EXERCISE INSTRUCTIONS. Starting with the first line of the data that follows, transcribe every line verbatim until the line containing "Etiología y Patogénesis" has been transcribed.

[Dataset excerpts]
↓↓↓

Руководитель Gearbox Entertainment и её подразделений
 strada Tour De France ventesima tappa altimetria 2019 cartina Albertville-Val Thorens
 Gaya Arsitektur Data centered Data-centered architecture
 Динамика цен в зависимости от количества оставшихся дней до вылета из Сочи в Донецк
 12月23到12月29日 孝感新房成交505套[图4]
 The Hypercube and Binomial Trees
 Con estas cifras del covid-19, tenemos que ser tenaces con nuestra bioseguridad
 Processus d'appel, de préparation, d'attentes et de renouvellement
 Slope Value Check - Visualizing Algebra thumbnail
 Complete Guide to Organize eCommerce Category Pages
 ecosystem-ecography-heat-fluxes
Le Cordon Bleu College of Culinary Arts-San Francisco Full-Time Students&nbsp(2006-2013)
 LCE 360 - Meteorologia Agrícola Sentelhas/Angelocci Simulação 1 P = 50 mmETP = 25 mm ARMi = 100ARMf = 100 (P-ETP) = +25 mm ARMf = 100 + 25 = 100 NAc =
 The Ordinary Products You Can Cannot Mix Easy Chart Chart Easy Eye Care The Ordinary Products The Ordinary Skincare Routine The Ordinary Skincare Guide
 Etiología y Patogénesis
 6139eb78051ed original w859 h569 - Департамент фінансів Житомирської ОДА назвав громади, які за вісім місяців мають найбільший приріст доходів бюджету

↑↑↑

SOLUTION FOR THIS PROBLEM.
Руководитель Gearbox Entertainment и её подразделений
 strada Tour De France ventesima tappa altimetria 2019 cartina Albertville-Val Thorens
 Gaya Arsitektur Data centered Data-centered architecture
 Динамика цен в зависимости от количества оставшихся дней до вылета из Сочи в Донецк
 12月23到12月29日 孝感新房成交505套[图4]
 The Hypercube and Binomial Trees
 Con estas cifras del covid-19, tenemos que ser tenaces con nuestra bioseguridad
 Processus d'appel, de préparation, d'attentes et de renouvellement
 Slope Value Check - Visualizing Algebra thumbnail
 Complete Guide to Organize eCommerce Category Pages
 ecosystem-ecography-heat-fluxes
Le Cordon Bleu College of Culinary Arts-San Francisco Full-Time Students&nbsp(2006-2013)
 LCE 360 - Meteorologia Agrícola Sentelhas/Angelocci Simulação 1 P = 50 mmETP = 25 mm ARMi = 100ARMf = 100 (P-ETP) = +25 mm ARMf = 100 + 25 = 100 NAc =
 The Ordinary Products You Can Cannot Mix Easy Chart Chart Easy Eye Care The Ordinary Products The Ordinary Skincare Routine The Ordinary Skincare Guide
 Etiología y Patogénesis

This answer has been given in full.